The University Record, May 22, 1995

State appropriations picture looks brighter

By Julie Peterson
News and Information Services

Michigan universities made some headway in Lansing last week when the Senate Appropriations Subcommittee on Higher Education voted to allocate an additional $25 million to the state's 15 public institutions.

But shrinking state revenue projections for fiscal year 1996 will likely make it difficult for the Legislature to come up with the extra dollars.

"We have succeeded in building a great deal of support in the Senate not only for the University of Michigan, but for all of higher education in the state," said Walter Harrison, vice president for university relations. "President Duderstadt has visited personally with nearly half the Senate membership and his message--that the state's universities are long overdue for funding to help make up for the sub-inflation increases of the past few years--was well received.

"However, the revenue projections just out are going to make it extremely difficult for members to vote to exceed more restrictive budget targets set last Tuesday. But we'll keep working hard to make our case."

In April, the House had voted to adhere to Gov. Engler's funding recommendations, which called for three institutions--Michigan State, Western Michigan and Grand Valley State--to receive increases ranging from 6 to 7.8 percent, while the other 12 universities would get just 3 percent. An amendment sponsored by Rep. Morris Hood, D-Detroit, withheld $8.3 million from the U-M pending the development of a plan that would bring the proportion of in-state undergraduate students to 70 percent by fall 1995.

On May 16, the Senate subcommittee, chaired by Sen. John J.H. Schwarz, R-Battle Creek, voted to pass on to the full Appropriations Committee a bill that would leave intact the increases for the three universities singled out in the House plan, but would add an additional 3 percent for the other 12. The bill eliminated any tie between funding to the U-M and in-state/out-of-state student ratios.
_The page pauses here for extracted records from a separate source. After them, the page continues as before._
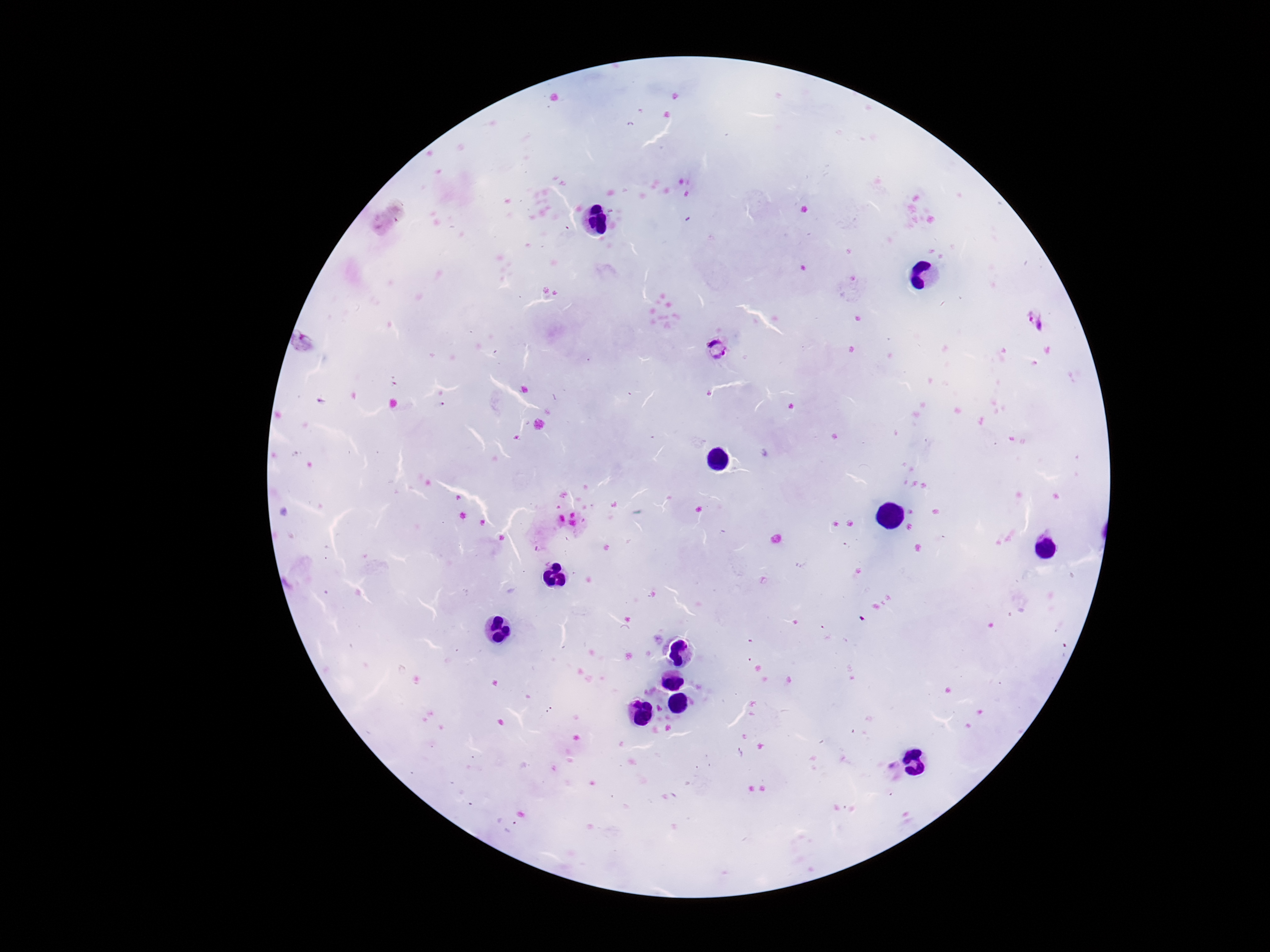

stain = Giemsa
magnification = 100x
Plasmodium parasite locations = approximate centers as (x, y) in pixels: (1036, 322), (305, 343), (718, 346)
capture = smartphone camera through the microscope eyepiece
patient malaria status = infected
preparation = thick blood film
field of view = single
image size = 1270×952 pixels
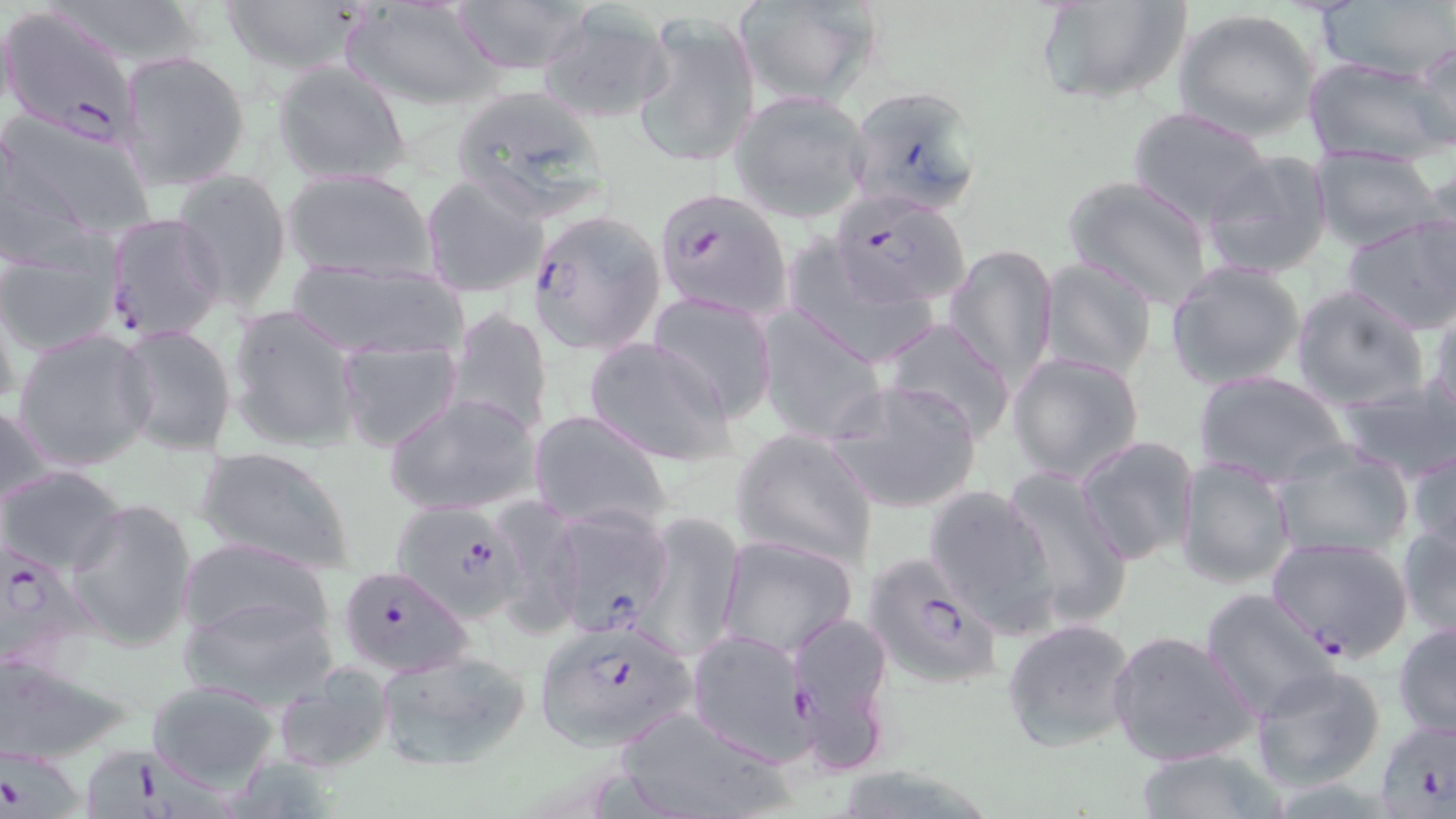
Approximate bounding boxes as named x1/y1/x2/y2 corners in pixels. Plasmodium falciparum-infected red blood cell locations: (x1=0, y1=6, x2=140, y2=145), (x1=847, y1=85, x2=983, y2=219), (x1=651, y1=186, x2=792, y2=322), (x1=831, y1=192, x2=971, y2=308), (x1=528, y1=206, x2=663, y2=356), (x1=103, y1=212, x2=226, y2=342), (x1=544, y1=502, x2=679, y2=638), (x1=395, y1=503, x2=520, y2=626), (x1=1265, y1=534, x2=1414, y2=663), (x1=1, y1=539, x2=98, y2=676), (x1=859, y1=553, x2=1006, y2=693), (x1=337, y1=563, x2=473, y2=677), (x1=531, y1=616, x2=700, y2=748), (x1=686, y1=629, x2=813, y2=762), (x1=1374, y1=719, x2=1454, y2=814), (x1=1, y1=737, x2=92, y2=819), (x1=87, y1=745, x2=235, y2=818). Uninfected red blood cell locations: (x1=214, y1=0, x2=373, y2=75), (x1=342, y1=0, x2=504, y2=110), (x1=448, y1=0, x2=602, y2=75), (x1=735, y1=0, x2=886, y2=107), (x1=1031, y1=0, x2=1194, y2=106), (x1=1316, y1=0, x2=1453, y2=83), (x1=536, y1=7, x2=672, y2=125), (x1=1174, y1=7, x2=1323, y2=140), (x1=632, y1=11, x2=761, y2=169), (x1=1411, y1=39, x2=1456, y2=151), (x1=120, y1=49, x2=251, y2=190), (x1=1302, y1=55, x2=1449, y2=166), (x1=270, y1=58, x2=412, y2=186), (x1=448, y1=87, x2=609, y2=222), (x1=728, y1=90, x2=875, y2=222), (x1=1126, y1=106, x2=1273, y2=228), (x1=1, y1=109, x2=158, y2=248), (x1=1310, y1=145, x2=1443, y2=252), (x1=1200, y1=150, x2=1335, y2=281), (x1=172, y1=168, x2=292, y2=312), (x1=282, y1=168, x2=437, y2=282), (x1=1063, y1=174, x2=1215, y2=308), (x1=420, y1=175, x2=547, y2=298), (x1=1341, y1=213, x2=1456, y2=337), (x1=783, y1=241, x2=942, y2=372), (x1=944, y1=243, x2=1058, y2=388), (x1=1, y1=245, x2=122, y2=359), (x1=1037, y1=256, x2=1159, y2=379), (x1=281, y1=259, x2=471, y2=362), (x1=1165, y1=261, x2=1309, y2=392), (x1=1289, y1=284, x2=1430, y2=410), (x1=648, y1=293, x2=779, y2=422), (x1=1427, y1=300, x2=1456, y2=432), (x1=225, y1=303, x2=364, y2=453), (x1=754, y1=306, x2=886, y2=445), (x1=446, y1=307, x2=553, y2=438), (x1=878, y1=317, x2=1017, y2=443), (x1=113, y1=322, x2=241, y2=457), (x1=12, y1=327, x2=156, y2=473), (x1=336, y1=335, x2=464, y2=452), (x1=582, y1=336, x2=734, y2=463), (x1=1009, y1=352, x2=1147, y2=484), (x1=1194, y1=371, x2=1349, y2=484), (x1=825, y1=378, x2=982, y2=515), (x1=1333, y1=378, x2=1456, y2=480), (x1=383, y1=392, x2=543, y2=517), (x1=1, y1=400, x2=52, y2=513), (x1=530, y1=409, x2=672, y2=534), (x1=731, y1=428, x2=879, y2=568), (x1=1075, y1=434, x2=1200, y2=565), (x1=1406, y1=443, x2=1456, y2=561), (x1=1269, y1=445, x2=1414, y2=563), (x1=192, y1=446, x2=355, y2=572), (x1=1173, y1=456, x2=1296, y2=591), (x1=0, y1=465, x2=128, y2=577), (x1=1001, y1=466, x2=1133, y2=628), (x1=921, y1=482, x2=1061, y2=632), (x1=67, y1=499, x2=197, y2=652), (x1=485, y1=499, x2=586, y2=636), (x1=638, y1=509, x2=748, y2=659), (x1=1396, y1=520, x2=1456, y2=640), (x1=715, y1=535, x2=859, y2=660), (x1=178, y1=538, x2=336, y2=660), (x1=1199, y1=588, x2=1340, y2=721), (x1=178, y1=589, x2=342, y2=709), (x1=786, y1=609, x2=897, y2=772), (x1=1001, y1=617, x2=1138, y2=751), (x1=1392, y1=620, x2=1455, y2=742), (x1=1107, y1=629, x2=1258, y2=767), (x1=374, y1=646, x2=532, y2=771), (x1=0, y1=654, x2=137, y2=764), (x1=1251, y1=661, x2=1388, y2=792), (x1=272, y1=662, x2=396, y2=774), (x1=143, y1=677, x2=282, y2=789), (x1=607, y1=704, x2=796, y2=819), (x1=1130, y1=746, x2=1287, y2=817). Slide-level diagnosis: Plasmodium falciparum. Thin blood smear. One field of a larger specimen. 1000x magnification. Optical microscopy. May-Grünwald-Giemsa-stained preparation. Image is 1456×819 pixels.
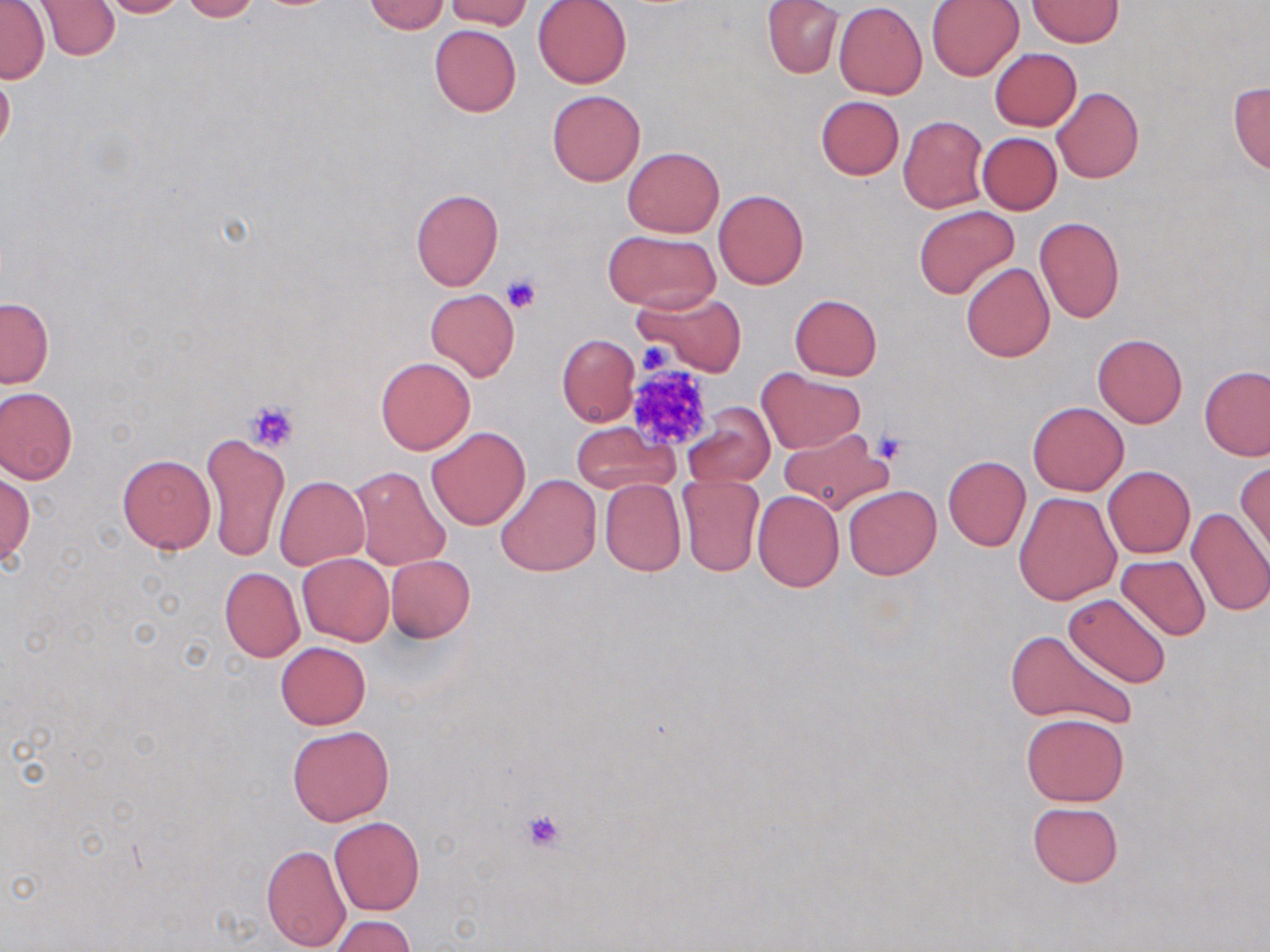

slide-level diagnosis = no evidence of blood parasites
modality = light microscopy
preparation = thin blood smear
uninfected red blood cell locations = approximate bounding boxes as (x1, y1, x2, y2) in pixels: (34, 0, 122, 62), (100, 0, 191, 19), (179, 0, 260, 21), (445, 0, 531, 30), (532, 0, 632, 88), (762, 0, 843, 78), (926, 0, 1025, 81), (365, 1, 450, 34), (1028, 1, 1123, 47), (834, 2, 927, 99), (1, 3, 50, 84), (429, 23, 522, 117), (990, 48, 1081, 130), (0, 64, 15, 159), (1228, 82, 1270, 176), (1052, 86, 1144, 183), (547, 89, 646, 186), (815, 96, 905, 180), (899, 115, 989, 213), (978, 133, 1062, 214), (622, 147, 725, 237), (410, 187, 503, 290), (713, 189, 809, 289), (913, 207, 1020, 299), (1034, 216, 1125, 323), (603, 230, 719, 313), (991, 239, 1110, 347), (960, 263, 1055, 362), (425, 289, 520, 381), (633, 290, 747, 376), (789, 294, 883, 380), (0, 297, 52, 387), (1091, 333, 1188, 428), (557, 334, 639, 426), (376, 357, 474, 454), (1200, 366, 1269, 462), (755, 368, 865, 454), (0, 387, 78, 485), (1027, 400, 1129, 495), (682, 404, 775, 489), (571, 422, 679, 495), (426, 426, 531, 529), (776, 428, 894, 517), (201, 432, 289, 562), (117, 454, 216, 554), (943, 456, 1031, 550), (1237, 461, 1270, 559), (1103, 465, 1195, 558), (349, 466, 450, 571), (1, 472, 34, 566), (495, 474, 601, 577), (275, 475, 368, 568), (676, 475, 766, 578), (598, 479, 685, 575), (843, 486, 941, 580), (753, 489, 844, 590), (1013, 491, 1122, 605), (1185, 506, 1270, 617), (296, 553, 393, 645), (386, 555, 475, 642), (1115, 555, 1211, 641), (219, 567, 305, 662), (1064, 593, 1172, 688), (1005, 630, 1137, 730), (275, 642, 370, 729), (1020, 712, 1130, 805), (288, 724, 394, 825), (1027, 801, 1124, 887), (329, 816, 425, 916), (261, 843, 351, 950), (331, 915, 415, 952)
field of view = single
stain = May-Grünwald-Giemsa
platelet locations = approximate bounding boxes as (x1, y1, x2, y2) in pixels: (500, 274, 542, 313), (636, 343, 675, 376), (626, 363, 717, 450), (243, 399, 301, 453), (872, 430, 910, 464), (520, 808, 570, 853)
magnification = 1000x
image size = 1270×952 pixels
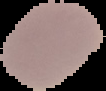

Summary:
  - Image size: 106×91 pixels
  - Malaria status: uninfected
  - Image type: segmented cell region with the area outside set to black
  - Preparation: thin blood film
Under the proposed bill, the U-M would receive a total increase of 6 percent, or about $16 million, in state appropriations over fiscal year 1995.

"We are extremely grateful for Senator Schwarz's leadership and for the wisdom shown by his subcommittee, made up of Sen. Jon Cisky and Sen. Don Koivisto," Harrison said. "Their bill, whether enacted or not, is a show of support for higher education."

Later that day, the chairs of the House and Senate appropriations committees-- Rep. Donald Gilmer, R-Kalamazoo, and Sen. Harry Gast, R-St. Joseph--met with Senate Majority Leader Richard Posthumus, R-Alto, and Speaker of the House Paul Hillegonds, R-Holland, to review newly revised estimates of state revenues and to set budget targets based upon those estimates.

The May estimates, produced by the fiscal agencies of the House and Senate together with the State Department of Management and Budget, projected fiscal year 1996 revenue at just under $12 billion, a decrease of more than $50 million from previous estimates in January. The projections include the impact of flattening auto sales and higher-than-anticipated income tax refunds.

Reflecting these projections, the budget leadership on May 16 established a target amount for higher education consistent with the governor's and the House's original recommendations--a 3 percent increase for the 12 universities including the U-M.

"What they are doing is telling the Legislature that these are the target numbers they hope to see in the budget," said James Kosteva, director of community relations and a member of the University's Lansing lobbying effort. "The final legislation passed by the two houses rarely varies much from those targets.

"But a number of senators are not pleased with the target figure for higher education. We can expect a good deal of debate in the Senate about which budget should be adopted," he said.

The Senate subcommittee's recommendations are scheduled to go before the Appropriations Committee later this week, and probably will advance to the full Senate the following week, immediately after the Memorial Day holiday.

The bill would then go to a conference committee to resolve any differences between the House and Senate versions. The Hood amendment--present in the House bill but not likely to appear in a Senate version--would be one of the items under discussion.

A final budget is expected to emerge from the Legislature and be presented to the governor in mid to late June.